*** Begin section ***
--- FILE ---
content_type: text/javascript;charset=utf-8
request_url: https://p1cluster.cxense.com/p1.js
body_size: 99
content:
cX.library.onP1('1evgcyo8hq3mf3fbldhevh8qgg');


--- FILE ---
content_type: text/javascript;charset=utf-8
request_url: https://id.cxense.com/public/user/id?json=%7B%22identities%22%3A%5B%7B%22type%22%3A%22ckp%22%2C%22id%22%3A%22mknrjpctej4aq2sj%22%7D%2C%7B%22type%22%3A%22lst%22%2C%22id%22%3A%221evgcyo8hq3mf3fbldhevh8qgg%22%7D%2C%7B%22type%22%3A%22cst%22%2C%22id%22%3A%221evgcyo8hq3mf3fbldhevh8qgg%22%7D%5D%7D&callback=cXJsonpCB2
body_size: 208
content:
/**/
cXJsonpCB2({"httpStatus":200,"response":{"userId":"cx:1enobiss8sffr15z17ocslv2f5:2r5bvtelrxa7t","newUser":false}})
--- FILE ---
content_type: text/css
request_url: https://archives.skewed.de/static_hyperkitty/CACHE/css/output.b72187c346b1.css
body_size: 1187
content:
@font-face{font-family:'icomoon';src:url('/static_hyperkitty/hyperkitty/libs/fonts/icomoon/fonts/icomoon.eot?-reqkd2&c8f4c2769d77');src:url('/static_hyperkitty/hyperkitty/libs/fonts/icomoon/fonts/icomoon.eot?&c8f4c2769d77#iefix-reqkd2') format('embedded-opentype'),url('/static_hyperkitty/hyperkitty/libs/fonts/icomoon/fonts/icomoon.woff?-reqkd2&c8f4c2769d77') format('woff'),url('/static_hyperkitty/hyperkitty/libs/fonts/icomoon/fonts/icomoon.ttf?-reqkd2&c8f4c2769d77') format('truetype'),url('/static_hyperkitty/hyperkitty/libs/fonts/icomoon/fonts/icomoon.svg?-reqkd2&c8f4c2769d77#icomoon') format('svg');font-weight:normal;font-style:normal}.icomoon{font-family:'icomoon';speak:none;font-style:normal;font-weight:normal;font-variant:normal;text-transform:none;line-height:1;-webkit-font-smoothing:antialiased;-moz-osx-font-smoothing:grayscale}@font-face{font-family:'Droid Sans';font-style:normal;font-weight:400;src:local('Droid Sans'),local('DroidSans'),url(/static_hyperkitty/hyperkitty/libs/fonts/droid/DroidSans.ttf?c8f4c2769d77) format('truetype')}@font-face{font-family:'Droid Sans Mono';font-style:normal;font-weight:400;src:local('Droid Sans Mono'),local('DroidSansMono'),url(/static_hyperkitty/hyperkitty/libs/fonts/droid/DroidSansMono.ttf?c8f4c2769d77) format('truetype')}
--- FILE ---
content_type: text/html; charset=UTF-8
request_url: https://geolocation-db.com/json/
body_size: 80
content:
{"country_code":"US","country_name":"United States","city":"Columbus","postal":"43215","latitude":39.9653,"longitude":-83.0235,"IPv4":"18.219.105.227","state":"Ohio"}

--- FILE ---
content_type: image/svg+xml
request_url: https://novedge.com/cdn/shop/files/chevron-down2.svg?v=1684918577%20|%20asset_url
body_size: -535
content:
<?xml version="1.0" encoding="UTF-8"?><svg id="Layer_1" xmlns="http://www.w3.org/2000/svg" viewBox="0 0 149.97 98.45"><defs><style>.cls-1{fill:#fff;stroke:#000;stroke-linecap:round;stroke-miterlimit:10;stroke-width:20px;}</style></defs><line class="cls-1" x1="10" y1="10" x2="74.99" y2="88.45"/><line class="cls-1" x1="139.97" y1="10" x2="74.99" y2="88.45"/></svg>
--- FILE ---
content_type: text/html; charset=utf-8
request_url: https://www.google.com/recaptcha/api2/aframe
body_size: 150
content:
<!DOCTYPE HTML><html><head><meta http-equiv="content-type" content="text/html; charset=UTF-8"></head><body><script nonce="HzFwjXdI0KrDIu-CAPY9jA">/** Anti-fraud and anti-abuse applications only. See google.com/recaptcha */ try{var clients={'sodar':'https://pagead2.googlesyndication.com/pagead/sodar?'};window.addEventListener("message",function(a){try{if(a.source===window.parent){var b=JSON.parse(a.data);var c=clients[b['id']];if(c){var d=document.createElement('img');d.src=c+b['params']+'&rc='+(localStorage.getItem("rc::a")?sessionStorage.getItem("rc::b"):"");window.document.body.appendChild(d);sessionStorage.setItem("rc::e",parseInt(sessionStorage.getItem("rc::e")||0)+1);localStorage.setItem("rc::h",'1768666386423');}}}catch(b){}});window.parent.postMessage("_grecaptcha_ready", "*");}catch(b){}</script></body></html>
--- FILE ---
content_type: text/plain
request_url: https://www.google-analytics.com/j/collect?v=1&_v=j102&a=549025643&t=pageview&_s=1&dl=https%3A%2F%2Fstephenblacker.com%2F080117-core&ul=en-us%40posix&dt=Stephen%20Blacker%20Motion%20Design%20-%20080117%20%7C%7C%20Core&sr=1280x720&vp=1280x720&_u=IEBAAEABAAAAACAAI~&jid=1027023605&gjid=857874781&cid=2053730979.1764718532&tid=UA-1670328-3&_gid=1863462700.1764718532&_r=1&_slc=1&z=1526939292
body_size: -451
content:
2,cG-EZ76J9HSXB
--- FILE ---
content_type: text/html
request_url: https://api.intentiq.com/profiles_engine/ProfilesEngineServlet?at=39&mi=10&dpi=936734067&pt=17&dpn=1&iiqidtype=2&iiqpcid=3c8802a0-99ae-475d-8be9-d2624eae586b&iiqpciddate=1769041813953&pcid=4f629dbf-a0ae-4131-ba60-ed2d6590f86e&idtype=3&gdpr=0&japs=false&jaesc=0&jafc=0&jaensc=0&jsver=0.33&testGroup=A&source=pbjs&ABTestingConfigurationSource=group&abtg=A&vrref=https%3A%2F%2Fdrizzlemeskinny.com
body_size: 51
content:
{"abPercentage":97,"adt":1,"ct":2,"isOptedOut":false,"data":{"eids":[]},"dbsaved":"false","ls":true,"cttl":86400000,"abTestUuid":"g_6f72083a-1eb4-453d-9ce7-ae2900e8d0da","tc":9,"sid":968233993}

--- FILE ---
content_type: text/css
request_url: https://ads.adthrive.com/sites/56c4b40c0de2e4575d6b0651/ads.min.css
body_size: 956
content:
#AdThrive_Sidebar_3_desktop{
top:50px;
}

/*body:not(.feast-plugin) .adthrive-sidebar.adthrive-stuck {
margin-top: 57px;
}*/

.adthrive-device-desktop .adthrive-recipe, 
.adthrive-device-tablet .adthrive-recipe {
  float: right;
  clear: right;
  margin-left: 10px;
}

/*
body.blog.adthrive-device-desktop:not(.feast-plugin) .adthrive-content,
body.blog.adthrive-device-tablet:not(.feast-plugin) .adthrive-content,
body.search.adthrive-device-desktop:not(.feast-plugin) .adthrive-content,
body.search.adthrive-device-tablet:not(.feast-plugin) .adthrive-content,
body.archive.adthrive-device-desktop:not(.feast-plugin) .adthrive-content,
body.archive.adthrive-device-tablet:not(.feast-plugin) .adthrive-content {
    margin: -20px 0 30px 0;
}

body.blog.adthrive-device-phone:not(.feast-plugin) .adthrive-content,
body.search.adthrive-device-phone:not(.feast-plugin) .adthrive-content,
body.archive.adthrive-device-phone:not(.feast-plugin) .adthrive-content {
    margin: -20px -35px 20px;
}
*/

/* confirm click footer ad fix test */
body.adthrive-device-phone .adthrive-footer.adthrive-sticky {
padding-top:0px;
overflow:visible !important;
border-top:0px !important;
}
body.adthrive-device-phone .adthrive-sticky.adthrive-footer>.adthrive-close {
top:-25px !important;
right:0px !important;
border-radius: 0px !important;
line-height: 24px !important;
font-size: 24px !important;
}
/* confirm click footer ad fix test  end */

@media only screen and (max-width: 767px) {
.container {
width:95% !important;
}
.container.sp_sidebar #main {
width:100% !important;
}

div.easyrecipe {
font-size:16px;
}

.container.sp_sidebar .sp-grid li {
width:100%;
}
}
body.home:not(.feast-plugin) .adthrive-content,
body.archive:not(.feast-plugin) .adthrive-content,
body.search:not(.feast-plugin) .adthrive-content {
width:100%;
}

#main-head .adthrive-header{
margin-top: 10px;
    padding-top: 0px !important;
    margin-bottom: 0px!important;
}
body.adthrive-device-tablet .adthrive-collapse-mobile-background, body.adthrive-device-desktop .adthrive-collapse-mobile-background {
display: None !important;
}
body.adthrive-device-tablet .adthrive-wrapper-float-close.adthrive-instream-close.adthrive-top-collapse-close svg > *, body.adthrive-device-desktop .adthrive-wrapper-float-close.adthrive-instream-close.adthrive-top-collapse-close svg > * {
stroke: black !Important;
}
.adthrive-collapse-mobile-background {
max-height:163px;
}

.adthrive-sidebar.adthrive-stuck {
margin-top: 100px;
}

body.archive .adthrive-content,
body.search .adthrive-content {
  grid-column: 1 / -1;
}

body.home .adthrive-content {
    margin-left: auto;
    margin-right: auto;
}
*** End section ***
All lines from the one containing "svg > *, body.adthrive-device-desktop" to the end of the records, both ends included, should be printed exactly and on their own.

Task response →
body.adthrive-device-tablet .adthrive-wrapper-float-close.adthrive-instream-close.adthrive-top-collapse-close svg > *, body.adthrive-device-desktop .adthrive-wrapper-float-close.adthrive-instream-close.adthrive-top-collapse-close svg > * {
stroke: black !Important;
}
.adthrive-collapse-mobile-background {
max-height:163px;
}

.adthrive-sidebar.adthrive-stuck {
margin-top: 100px;
}

body.archive .adthrive-content,
body.search .adthrive-content {
  grid-column: 1 / -1;
}

body.home .adthrive-content {
    margin-left: auto;
    margin-right: auto;
}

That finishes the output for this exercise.